I don’t understand the love of notebooks. Notebooks are useful for only one thing: live coding tutorials. I have not seen a single use-case outside live coding tutorials where a Jupyter notebook was effective. I have used notebooks, and only for that use-case. You effectively gave me the motivation to write an article about the pros and cons of notebooks, and there are lots of cons… as a lover of notebooks, please explain! I want to understand. I’m outlining my concerns below.

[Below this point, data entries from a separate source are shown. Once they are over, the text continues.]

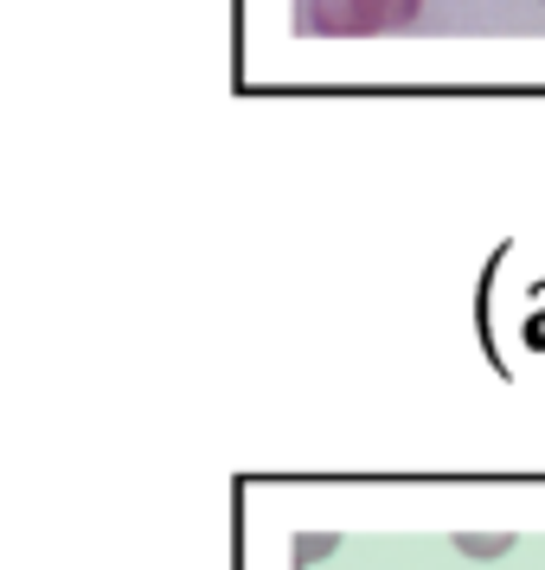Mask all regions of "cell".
<instances>
[{
	"label": "cell",
	"instance_id": "cell-3",
	"mask_svg": "<svg viewBox=\"0 0 545 570\" xmlns=\"http://www.w3.org/2000/svg\"><path fill=\"white\" fill-rule=\"evenodd\" d=\"M456 551L475 558V564H488V558H507L514 551V532H456Z\"/></svg>",
	"mask_w": 545,
	"mask_h": 570
},
{
	"label": "cell",
	"instance_id": "cell-4",
	"mask_svg": "<svg viewBox=\"0 0 545 570\" xmlns=\"http://www.w3.org/2000/svg\"><path fill=\"white\" fill-rule=\"evenodd\" d=\"M334 532H295V570H309L321 564V558H334Z\"/></svg>",
	"mask_w": 545,
	"mask_h": 570
},
{
	"label": "cell",
	"instance_id": "cell-2",
	"mask_svg": "<svg viewBox=\"0 0 545 570\" xmlns=\"http://www.w3.org/2000/svg\"><path fill=\"white\" fill-rule=\"evenodd\" d=\"M417 13H424V0H360V27H366V39L411 27Z\"/></svg>",
	"mask_w": 545,
	"mask_h": 570
},
{
	"label": "cell",
	"instance_id": "cell-1",
	"mask_svg": "<svg viewBox=\"0 0 545 570\" xmlns=\"http://www.w3.org/2000/svg\"><path fill=\"white\" fill-rule=\"evenodd\" d=\"M309 20H314V32H328V39H366L360 0H309Z\"/></svg>",
	"mask_w": 545,
	"mask_h": 570
}]
</instances>
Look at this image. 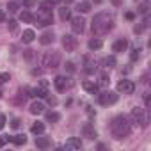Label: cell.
<instances>
[{
	"instance_id": "cell-1",
	"label": "cell",
	"mask_w": 151,
	"mask_h": 151,
	"mask_svg": "<svg viewBox=\"0 0 151 151\" xmlns=\"http://www.w3.org/2000/svg\"><path fill=\"white\" fill-rule=\"evenodd\" d=\"M112 27H114V18L109 13H100L93 20V34L96 36H105Z\"/></svg>"
},
{
	"instance_id": "cell-2",
	"label": "cell",
	"mask_w": 151,
	"mask_h": 151,
	"mask_svg": "<svg viewBox=\"0 0 151 151\" xmlns=\"http://www.w3.org/2000/svg\"><path fill=\"white\" fill-rule=\"evenodd\" d=\"M110 132H112L114 139H124L126 135H130L132 126H130V123H128V119L124 116H117L110 123Z\"/></svg>"
},
{
	"instance_id": "cell-3",
	"label": "cell",
	"mask_w": 151,
	"mask_h": 151,
	"mask_svg": "<svg viewBox=\"0 0 151 151\" xmlns=\"http://www.w3.org/2000/svg\"><path fill=\"white\" fill-rule=\"evenodd\" d=\"M41 62H43V66H46V68H59V64H60V53L59 52H46L45 55H43V59H41Z\"/></svg>"
},
{
	"instance_id": "cell-4",
	"label": "cell",
	"mask_w": 151,
	"mask_h": 151,
	"mask_svg": "<svg viewBox=\"0 0 151 151\" xmlns=\"http://www.w3.org/2000/svg\"><path fill=\"white\" fill-rule=\"evenodd\" d=\"M132 119L135 121V123H139L140 126H147V116H146V110L144 109H140V107H135V109H132Z\"/></svg>"
},
{
	"instance_id": "cell-5",
	"label": "cell",
	"mask_w": 151,
	"mask_h": 151,
	"mask_svg": "<svg viewBox=\"0 0 151 151\" xmlns=\"http://www.w3.org/2000/svg\"><path fill=\"white\" fill-rule=\"evenodd\" d=\"M117 98H119V96H117L116 93H112V91H105V93L100 94V103L105 105V107H107V105H114V103L117 101Z\"/></svg>"
},
{
	"instance_id": "cell-6",
	"label": "cell",
	"mask_w": 151,
	"mask_h": 151,
	"mask_svg": "<svg viewBox=\"0 0 151 151\" xmlns=\"http://www.w3.org/2000/svg\"><path fill=\"white\" fill-rule=\"evenodd\" d=\"M84 27H86V20L80 14L75 16V18H71V29H73L75 34H82L84 32Z\"/></svg>"
},
{
	"instance_id": "cell-7",
	"label": "cell",
	"mask_w": 151,
	"mask_h": 151,
	"mask_svg": "<svg viewBox=\"0 0 151 151\" xmlns=\"http://www.w3.org/2000/svg\"><path fill=\"white\" fill-rule=\"evenodd\" d=\"M62 46L66 48V52H73L77 48V37H73L71 34H64L62 36Z\"/></svg>"
},
{
	"instance_id": "cell-8",
	"label": "cell",
	"mask_w": 151,
	"mask_h": 151,
	"mask_svg": "<svg viewBox=\"0 0 151 151\" xmlns=\"http://www.w3.org/2000/svg\"><path fill=\"white\" fill-rule=\"evenodd\" d=\"M117 91L123 93V94H132V93L135 91V84H133L132 80H121V82L117 84Z\"/></svg>"
},
{
	"instance_id": "cell-9",
	"label": "cell",
	"mask_w": 151,
	"mask_h": 151,
	"mask_svg": "<svg viewBox=\"0 0 151 151\" xmlns=\"http://www.w3.org/2000/svg\"><path fill=\"white\" fill-rule=\"evenodd\" d=\"M36 25L37 27H46V25H52L53 23V18H52V13H46V11H43V16H37L36 18Z\"/></svg>"
},
{
	"instance_id": "cell-10",
	"label": "cell",
	"mask_w": 151,
	"mask_h": 151,
	"mask_svg": "<svg viewBox=\"0 0 151 151\" xmlns=\"http://www.w3.org/2000/svg\"><path fill=\"white\" fill-rule=\"evenodd\" d=\"M80 147H82V142H80V139H77V137L68 139L66 144H64V149H68V151H75V149H80Z\"/></svg>"
},
{
	"instance_id": "cell-11",
	"label": "cell",
	"mask_w": 151,
	"mask_h": 151,
	"mask_svg": "<svg viewBox=\"0 0 151 151\" xmlns=\"http://www.w3.org/2000/svg\"><path fill=\"white\" fill-rule=\"evenodd\" d=\"M27 93H29V96H36V98H46L48 96V89L45 86H39L36 89H27Z\"/></svg>"
},
{
	"instance_id": "cell-12",
	"label": "cell",
	"mask_w": 151,
	"mask_h": 151,
	"mask_svg": "<svg viewBox=\"0 0 151 151\" xmlns=\"http://www.w3.org/2000/svg\"><path fill=\"white\" fill-rule=\"evenodd\" d=\"M53 84H55V89L57 91H66L68 87H69V82H68V78L66 77H55V80H53Z\"/></svg>"
},
{
	"instance_id": "cell-13",
	"label": "cell",
	"mask_w": 151,
	"mask_h": 151,
	"mask_svg": "<svg viewBox=\"0 0 151 151\" xmlns=\"http://www.w3.org/2000/svg\"><path fill=\"white\" fill-rule=\"evenodd\" d=\"M82 135L87 137V139H96V137H98V133H96V130H94V126H93L91 123H86V124H84Z\"/></svg>"
},
{
	"instance_id": "cell-14",
	"label": "cell",
	"mask_w": 151,
	"mask_h": 151,
	"mask_svg": "<svg viewBox=\"0 0 151 151\" xmlns=\"http://www.w3.org/2000/svg\"><path fill=\"white\" fill-rule=\"evenodd\" d=\"M86 73L87 75H94L96 73V69H98V66H96V60H93V59H89V57H86Z\"/></svg>"
},
{
	"instance_id": "cell-15",
	"label": "cell",
	"mask_w": 151,
	"mask_h": 151,
	"mask_svg": "<svg viewBox=\"0 0 151 151\" xmlns=\"http://www.w3.org/2000/svg\"><path fill=\"white\" fill-rule=\"evenodd\" d=\"M36 146L39 149H46L52 146V139L50 137H36Z\"/></svg>"
},
{
	"instance_id": "cell-16",
	"label": "cell",
	"mask_w": 151,
	"mask_h": 151,
	"mask_svg": "<svg viewBox=\"0 0 151 151\" xmlns=\"http://www.w3.org/2000/svg\"><path fill=\"white\" fill-rule=\"evenodd\" d=\"M126 48H128V41H126V39H117V41L112 45V50L117 52V53H119V52H124Z\"/></svg>"
},
{
	"instance_id": "cell-17",
	"label": "cell",
	"mask_w": 151,
	"mask_h": 151,
	"mask_svg": "<svg viewBox=\"0 0 151 151\" xmlns=\"http://www.w3.org/2000/svg\"><path fill=\"white\" fill-rule=\"evenodd\" d=\"M9 140H11L13 144H16V146H23V144L27 142V137H25V133H18V135L9 137Z\"/></svg>"
},
{
	"instance_id": "cell-18",
	"label": "cell",
	"mask_w": 151,
	"mask_h": 151,
	"mask_svg": "<svg viewBox=\"0 0 151 151\" xmlns=\"http://www.w3.org/2000/svg\"><path fill=\"white\" fill-rule=\"evenodd\" d=\"M34 37H36V34H34V30H30V29H27V30H23V34H22V41L23 43H32L34 41Z\"/></svg>"
},
{
	"instance_id": "cell-19",
	"label": "cell",
	"mask_w": 151,
	"mask_h": 151,
	"mask_svg": "<svg viewBox=\"0 0 151 151\" xmlns=\"http://www.w3.org/2000/svg\"><path fill=\"white\" fill-rule=\"evenodd\" d=\"M43 110H45V105H43L41 101H34V103L30 105V114H34V116L43 114Z\"/></svg>"
},
{
	"instance_id": "cell-20",
	"label": "cell",
	"mask_w": 151,
	"mask_h": 151,
	"mask_svg": "<svg viewBox=\"0 0 151 151\" xmlns=\"http://www.w3.org/2000/svg\"><path fill=\"white\" fill-rule=\"evenodd\" d=\"M53 39H55L53 32H45V34L39 37V43H41V45H50V43H53Z\"/></svg>"
},
{
	"instance_id": "cell-21",
	"label": "cell",
	"mask_w": 151,
	"mask_h": 151,
	"mask_svg": "<svg viewBox=\"0 0 151 151\" xmlns=\"http://www.w3.org/2000/svg\"><path fill=\"white\" fill-rule=\"evenodd\" d=\"M82 87H84L87 93H91V94H98V86L93 84V82H87V80H86V82L82 84Z\"/></svg>"
},
{
	"instance_id": "cell-22",
	"label": "cell",
	"mask_w": 151,
	"mask_h": 151,
	"mask_svg": "<svg viewBox=\"0 0 151 151\" xmlns=\"http://www.w3.org/2000/svg\"><path fill=\"white\" fill-rule=\"evenodd\" d=\"M59 16H60L62 22L69 20V18H71V9H68V7H60V9H59Z\"/></svg>"
},
{
	"instance_id": "cell-23",
	"label": "cell",
	"mask_w": 151,
	"mask_h": 151,
	"mask_svg": "<svg viewBox=\"0 0 151 151\" xmlns=\"http://www.w3.org/2000/svg\"><path fill=\"white\" fill-rule=\"evenodd\" d=\"M30 132H32V133H36V135H41V133L45 132V124L37 121V123H34V124H32V128H30Z\"/></svg>"
},
{
	"instance_id": "cell-24",
	"label": "cell",
	"mask_w": 151,
	"mask_h": 151,
	"mask_svg": "<svg viewBox=\"0 0 151 151\" xmlns=\"http://www.w3.org/2000/svg\"><path fill=\"white\" fill-rule=\"evenodd\" d=\"M46 121L48 123H57L59 119H60V114H57V112H46Z\"/></svg>"
},
{
	"instance_id": "cell-25",
	"label": "cell",
	"mask_w": 151,
	"mask_h": 151,
	"mask_svg": "<svg viewBox=\"0 0 151 151\" xmlns=\"http://www.w3.org/2000/svg\"><path fill=\"white\" fill-rule=\"evenodd\" d=\"M91 7H93V6H91L89 2H80L77 9H78V13H89V11H91Z\"/></svg>"
},
{
	"instance_id": "cell-26",
	"label": "cell",
	"mask_w": 151,
	"mask_h": 151,
	"mask_svg": "<svg viewBox=\"0 0 151 151\" xmlns=\"http://www.w3.org/2000/svg\"><path fill=\"white\" fill-rule=\"evenodd\" d=\"M101 45H103V43H101V39H98V37H94V39L89 41V48H91V50H98V48H101Z\"/></svg>"
},
{
	"instance_id": "cell-27",
	"label": "cell",
	"mask_w": 151,
	"mask_h": 151,
	"mask_svg": "<svg viewBox=\"0 0 151 151\" xmlns=\"http://www.w3.org/2000/svg\"><path fill=\"white\" fill-rule=\"evenodd\" d=\"M20 18H22V22H25V23H30V22L34 20L29 11H22V13H20Z\"/></svg>"
},
{
	"instance_id": "cell-28",
	"label": "cell",
	"mask_w": 151,
	"mask_h": 151,
	"mask_svg": "<svg viewBox=\"0 0 151 151\" xmlns=\"http://www.w3.org/2000/svg\"><path fill=\"white\" fill-rule=\"evenodd\" d=\"M105 64H107L109 68H114V66L117 64V60H116V57H114V55H109V57L105 59Z\"/></svg>"
},
{
	"instance_id": "cell-29",
	"label": "cell",
	"mask_w": 151,
	"mask_h": 151,
	"mask_svg": "<svg viewBox=\"0 0 151 151\" xmlns=\"http://www.w3.org/2000/svg\"><path fill=\"white\" fill-rule=\"evenodd\" d=\"M7 9H9V13H16L20 7H18V4H16V2H11V4L7 6Z\"/></svg>"
},
{
	"instance_id": "cell-30",
	"label": "cell",
	"mask_w": 151,
	"mask_h": 151,
	"mask_svg": "<svg viewBox=\"0 0 151 151\" xmlns=\"http://www.w3.org/2000/svg\"><path fill=\"white\" fill-rule=\"evenodd\" d=\"M11 126H13V128H20V126H22V121H20L18 117H14V119L11 121Z\"/></svg>"
},
{
	"instance_id": "cell-31",
	"label": "cell",
	"mask_w": 151,
	"mask_h": 151,
	"mask_svg": "<svg viewBox=\"0 0 151 151\" xmlns=\"http://www.w3.org/2000/svg\"><path fill=\"white\" fill-rule=\"evenodd\" d=\"M9 80V73H0V84H4Z\"/></svg>"
},
{
	"instance_id": "cell-32",
	"label": "cell",
	"mask_w": 151,
	"mask_h": 151,
	"mask_svg": "<svg viewBox=\"0 0 151 151\" xmlns=\"http://www.w3.org/2000/svg\"><path fill=\"white\" fill-rule=\"evenodd\" d=\"M130 59H132V60H137V59H139V48H135V50L130 53Z\"/></svg>"
},
{
	"instance_id": "cell-33",
	"label": "cell",
	"mask_w": 151,
	"mask_h": 151,
	"mask_svg": "<svg viewBox=\"0 0 151 151\" xmlns=\"http://www.w3.org/2000/svg\"><path fill=\"white\" fill-rule=\"evenodd\" d=\"M64 68H66V71H69V73H73V71H75V64H73V62H66V66H64Z\"/></svg>"
},
{
	"instance_id": "cell-34",
	"label": "cell",
	"mask_w": 151,
	"mask_h": 151,
	"mask_svg": "<svg viewBox=\"0 0 151 151\" xmlns=\"http://www.w3.org/2000/svg\"><path fill=\"white\" fill-rule=\"evenodd\" d=\"M144 103H146V107L149 109V105H151V100H149V93H144Z\"/></svg>"
},
{
	"instance_id": "cell-35",
	"label": "cell",
	"mask_w": 151,
	"mask_h": 151,
	"mask_svg": "<svg viewBox=\"0 0 151 151\" xmlns=\"http://www.w3.org/2000/svg\"><path fill=\"white\" fill-rule=\"evenodd\" d=\"M46 101H48L50 105H57V98H55V96H46Z\"/></svg>"
},
{
	"instance_id": "cell-36",
	"label": "cell",
	"mask_w": 151,
	"mask_h": 151,
	"mask_svg": "<svg viewBox=\"0 0 151 151\" xmlns=\"http://www.w3.org/2000/svg\"><path fill=\"white\" fill-rule=\"evenodd\" d=\"M7 25H9V29H11V30H13V32H14V30H16V27H18V25H16V22H14V20H9V23H7Z\"/></svg>"
},
{
	"instance_id": "cell-37",
	"label": "cell",
	"mask_w": 151,
	"mask_h": 151,
	"mask_svg": "<svg viewBox=\"0 0 151 151\" xmlns=\"http://www.w3.org/2000/svg\"><path fill=\"white\" fill-rule=\"evenodd\" d=\"M100 84H101V86H107V84H109V78H107V75H105V73L101 75V80H100Z\"/></svg>"
},
{
	"instance_id": "cell-38",
	"label": "cell",
	"mask_w": 151,
	"mask_h": 151,
	"mask_svg": "<svg viewBox=\"0 0 151 151\" xmlns=\"http://www.w3.org/2000/svg\"><path fill=\"white\" fill-rule=\"evenodd\" d=\"M6 126V116H2V114H0V130H2Z\"/></svg>"
},
{
	"instance_id": "cell-39",
	"label": "cell",
	"mask_w": 151,
	"mask_h": 151,
	"mask_svg": "<svg viewBox=\"0 0 151 151\" xmlns=\"http://www.w3.org/2000/svg\"><path fill=\"white\" fill-rule=\"evenodd\" d=\"M7 140H9V135H4L2 139H0V147H2V146H4V144L7 142Z\"/></svg>"
},
{
	"instance_id": "cell-40",
	"label": "cell",
	"mask_w": 151,
	"mask_h": 151,
	"mask_svg": "<svg viewBox=\"0 0 151 151\" xmlns=\"http://www.w3.org/2000/svg\"><path fill=\"white\" fill-rule=\"evenodd\" d=\"M139 13L146 14V13H147V6H146V4H142V6H140V9H139Z\"/></svg>"
},
{
	"instance_id": "cell-41",
	"label": "cell",
	"mask_w": 151,
	"mask_h": 151,
	"mask_svg": "<svg viewBox=\"0 0 151 151\" xmlns=\"http://www.w3.org/2000/svg\"><path fill=\"white\" fill-rule=\"evenodd\" d=\"M126 18H128V20H133V18H135V14H133V13H126Z\"/></svg>"
},
{
	"instance_id": "cell-42",
	"label": "cell",
	"mask_w": 151,
	"mask_h": 151,
	"mask_svg": "<svg viewBox=\"0 0 151 151\" xmlns=\"http://www.w3.org/2000/svg\"><path fill=\"white\" fill-rule=\"evenodd\" d=\"M25 55H27V59H30V57H32V50H27Z\"/></svg>"
},
{
	"instance_id": "cell-43",
	"label": "cell",
	"mask_w": 151,
	"mask_h": 151,
	"mask_svg": "<svg viewBox=\"0 0 151 151\" xmlns=\"http://www.w3.org/2000/svg\"><path fill=\"white\" fill-rule=\"evenodd\" d=\"M4 20H6V14H4L2 11H0V22H4Z\"/></svg>"
},
{
	"instance_id": "cell-44",
	"label": "cell",
	"mask_w": 151,
	"mask_h": 151,
	"mask_svg": "<svg viewBox=\"0 0 151 151\" xmlns=\"http://www.w3.org/2000/svg\"><path fill=\"white\" fill-rule=\"evenodd\" d=\"M112 2H114L116 6H119V2H121V0H112Z\"/></svg>"
},
{
	"instance_id": "cell-45",
	"label": "cell",
	"mask_w": 151,
	"mask_h": 151,
	"mask_svg": "<svg viewBox=\"0 0 151 151\" xmlns=\"http://www.w3.org/2000/svg\"><path fill=\"white\" fill-rule=\"evenodd\" d=\"M0 98H2V91H0Z\"/></svg>"
}]
</instances>
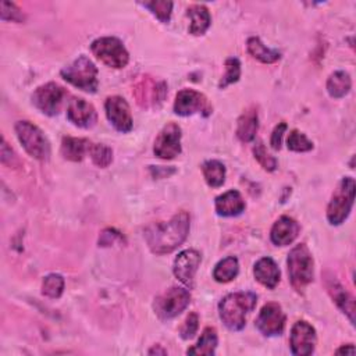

Why should a data scientist care so much about notebooks? I have been a data scientist for 3 years now and I have never seen the need for one. If you receive your data from whatever source, you need to understand it, then design an experiment, and when you have an idea and your hypotheses are laid down, you work with the data engineers and machine learning engineers to make it happen (and in a small team, these are all the same person). This shouldn’t be done in a notebook; you won’t be able to collaborate with the rest of the team using tools like Airflow, Git, Jenkins, Tensorflow with GPU, AWS, etc. if you write your code in a notebook (in some cases people have written plugins or packages for you to be able to do so, a bit like we have ramps and elevators for handicaped people in a wheelchair…). Not knowing about Docker becomes a huge handicap in that situation… And honestly, it’s not THAT hard. Data scientists are very smart people, they can pick it up. Framing everything around the notebook because you can’t work by writing your programs in files is ridiculous. In the end data scientists work with data, data is stored, generated and manipulated with computers, so data scientists cannot abstract away the need for knowing how to work as a developer. It handicaps them.
I’m really curious to understand why data scientists love notebooks so much. I really hate them, *except* for live coding tutorials.